Although superficially similar, physical and behavioural differences exist between the American and European bison. The American species has 15 ribs, while the European bison has 14. The American bison has four lumbar vertebrae, while the European has five. (The difference in this case is that what would be the first lumbar vertebra has ribs attached to it in American bison and is thus counted as the 15th thoracic vertebra, compared to 14 thoracic vertebrae in wisent.) Adult American bison are less slim in build and have shorter legs. American bison tend to graze more, and browse less than their European relatives. Their anatomies reflect this behavioural difference; the American bison's head hangs lower than the European's. The body of the American bison is typically hairier, though its tail has less hair than that of the European bison. The horns of the European bison point through the plane of their faces, making them more adept at fighting through the interlocking of horns in the same manner as domestic cattle, unlike the American bison, which favours butting. American bison are more easily tamed than their European cousins, and breed with domestic cattle more readily.

==Evolution and genetic history==
The bovine tribe (Bovini) split about 5 to 10 million years ago into the buffalos (Bubalus and Syncerus) and a group leading to bison and taurine cattle.

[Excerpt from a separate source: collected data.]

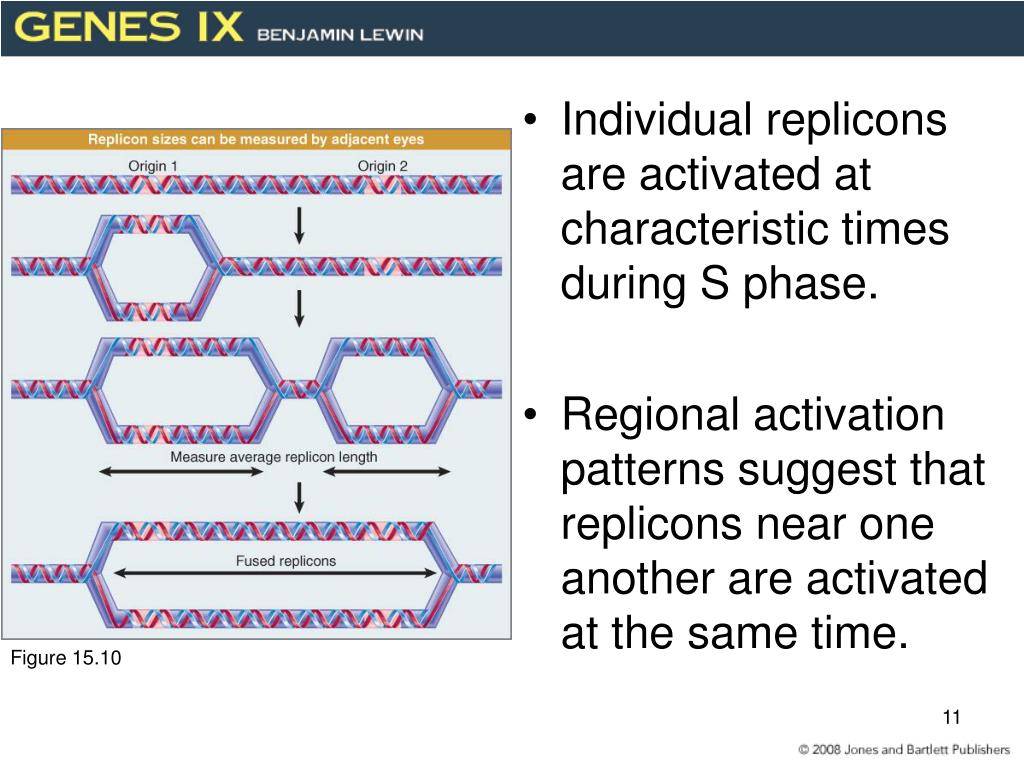 GENES IX BENJAMIN LEWIN

Replicon sizes can be measured by adjacent eyes

Origin 1

Origin 2

Measure average replicon length

Fused replicons

Figure 15.10

• Individual replicons are activated at characteristic times during S phase.

• Regional activation patterns suggest that replicons near one another are activated at the same time.

11

© 2008 Jones and Bartlett Publishers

Genetic evidence from nuclear DNA indicates that the closest living relatives of bison are yaks, with bison being nested within the genus Bos, rendering Bos without including bison paraphyletic. While nuclear DNA indicates that both extant bison species are each other's closest living relatives, the mitochondrial DNA of European bison is more closely related to that of domestic cattle and aurochs (while the mitochondrial DNA of American bison is closely related to that of yaks). This discrepancy is either suggested to be the result of incomplete lineage sorting or ancient introgression. Bison are widely believed to have evolved from a lineage belonging to the extinct genus Leptobos during the Late Pliocene to Early Pleistocene in Asia. The earliest members of the bison lineage, known from the Late Pliocene to Early Pleistocene of the Indian Subcontinent (Bison sivalensis) and China (Bison palaeosinensis), approximately 3.4-2.6 million years ago (Ma) are placed in the subgenus Bison (Eobison). The oldest remains of Eobison in Europe are those Bison georgicus found in Dmanisi, Georgia, dated to around 1.76 Ma. More derived members of the genus are placed in the subgenus Bison (Bison), which first appeared towards the end of the Early Pleistocene, around 1.2 Ma, with early members of the subgenus including the widespread Bison schoetensacki.

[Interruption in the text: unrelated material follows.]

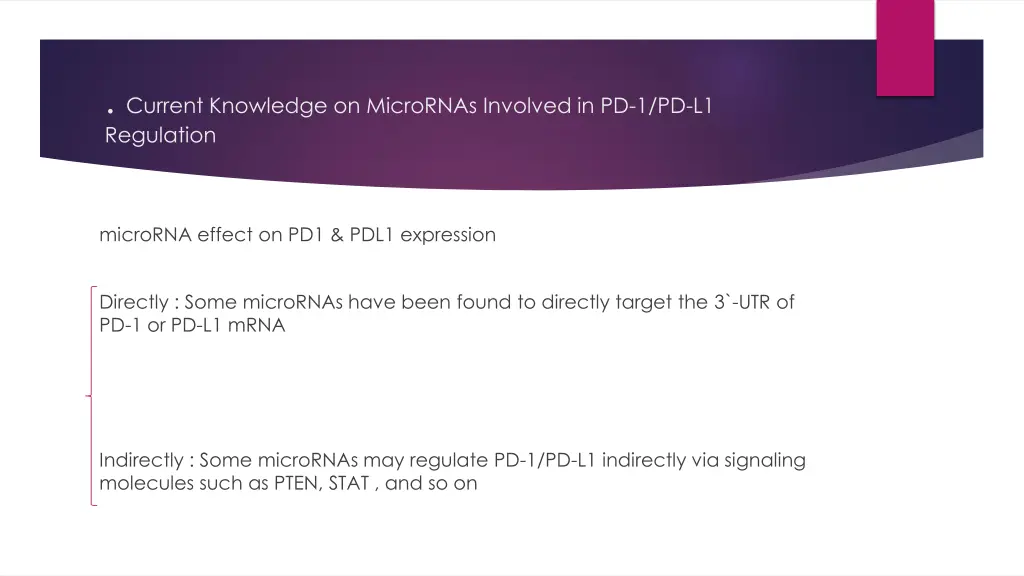 . Current Knowledge on MicroRNAs Involved in PD-1/PD-L1 Regulation

microRNA effect on PD1 & PDL1 expression

Directly : Some microRNAs have been found to directly target the 3`-UTR of PD-1 or PD-L1 mRNA

Indirectly : Some microRNAs may regulate PD-1/PD-L1 indirectly via signaling molecules such as PTEN, STAT , and so on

The steppe bison (Bison priscus) first appeared during the mid-Middle Pleistocene in eastern Eurasia, and subsequently became widely distributed across Eurasia. During the late Middle Pleistocene, around 195,000-135,000 years ago, the steppe bison migrated across the Bering land bridge into North America, becoming ancestral to North American bison species, including the large Bison latifrons, and the smaller Bison antiquus, which became extinct at the end of the Late Pleistocene. Modern American bison are thought to have evolved from B. antiquus during the Late Pleistocene-Holocene transition via the intermediate form Bison occidentalis. The European bison, Bison bonasus, first appeared in Europe during the late Middle Pleistocene, where it existed in sympatry with the steppe bison. Its relationship with other extinct bison species is unclear, though it appears to be only distantly related to the steppe and American bisons, with possibly some interbreeding between the two lineages during the Middle Pleistocene. The steppe bison survived into the early-mid Holocene in Alaska-Yukon and eastern Siberia, before becoming extinct.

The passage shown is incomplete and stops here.